La percée, qui est intervenue après environ un an d'impasse, demeure cependant sans un cessez-le-feu avec les deux principaux groupes rebelles Hutus, CNDD-FDD et FNL.
Des entretiens séparés seront tenus avec les dirigeants des groupes armés par Jacob Zuma, vice-président d'Afrique du sud, et Omar Bongo, président du Gabon, pour les convaincre de déposer les armes et d'accepter un accord de paix.
Selon M. Bomani, les rebelles n'ont pas été invités au sommet régional sur le Burundi.
Environ 14 chefs d'Etat participeront au sommet. Les pays invités sont la Tanzanie, le Kenya, l'Ouganda, le Rwanda, la République démocratique du Congo (RDC), la Zambie, et le Burundi, qui forment l'initiative des Grands Lacs sur le processus de paix burundais.
Les autres pays invités sont la Libye, l'Afrique du sud, l'Ethiopie, le Ghana, le Sénégal, le Nigeria, et le Gabon.
Plus de 250 000 civils au Burundi ont été tués depuis 1993 dans des combats ethniques entre la majorité ethnique les rebelles hutus et le gouvernement et l'armée dominés par la minorité tutsi.
M. Mandela, qui a succédé à Julius Nyerere, ancien président tanzanien pour offrir sa médiation aux négociations de paix burundaises en décembre 1999, se trouvera à Arusha lundi matin.

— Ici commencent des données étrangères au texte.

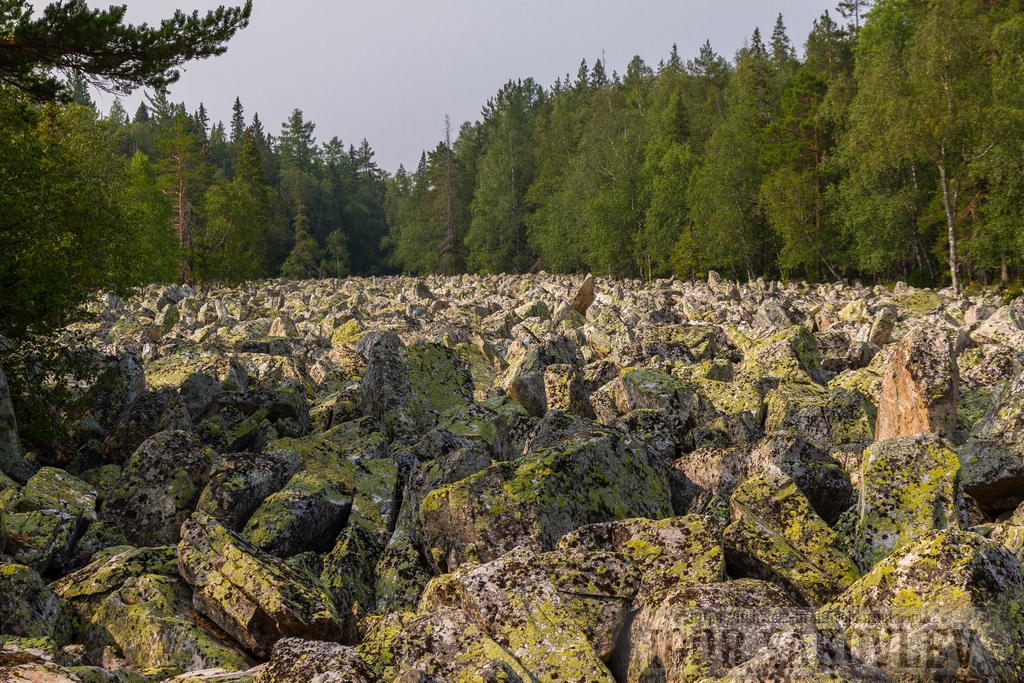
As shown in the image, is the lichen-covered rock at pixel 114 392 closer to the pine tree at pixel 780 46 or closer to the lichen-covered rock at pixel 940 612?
the lichen-covered rock at pixel 940 612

Cependant, six partis d'opposition pro-tutsis qui se trouvent aussi parmi les 19 signataires de l'accord de paix, ont affirmé mercredi qu'ils boycotteront le sommet après que Mandela eut annoncé que l'actuel président Tutsi Buyoya sera le premier dirigeant de la transition du Burundi, a rapporté l'agence de presse indépendante Hirondelle.
Alphonse Rugambarara, porte-parole des cinq partis pro- tutsis qui appuient le candidat alternatif Epitace Bayaganakandi, a dit qu'ils ne viendront pas à Arusha.
"Nous avons reçu une invitation du médiateur, mais nous avons décidé de ne pas venir parce que le médiateur a décidé de nous exclure de l'accord", a dit le porte-parole.
Un autre parti pro-tutsis, PARENA, qui soutient son propre dirigeant Jean-Baptiste Bagaza pour assumer la présidence de transition, a dit aussi qu'il ne viendra pas.
Le PARENA n'a pas été invité à Pretoria parce qu'il refusait de signer un engagement à appliquer l'accord de paix. Cependant, il a reçu une invitation au sommet.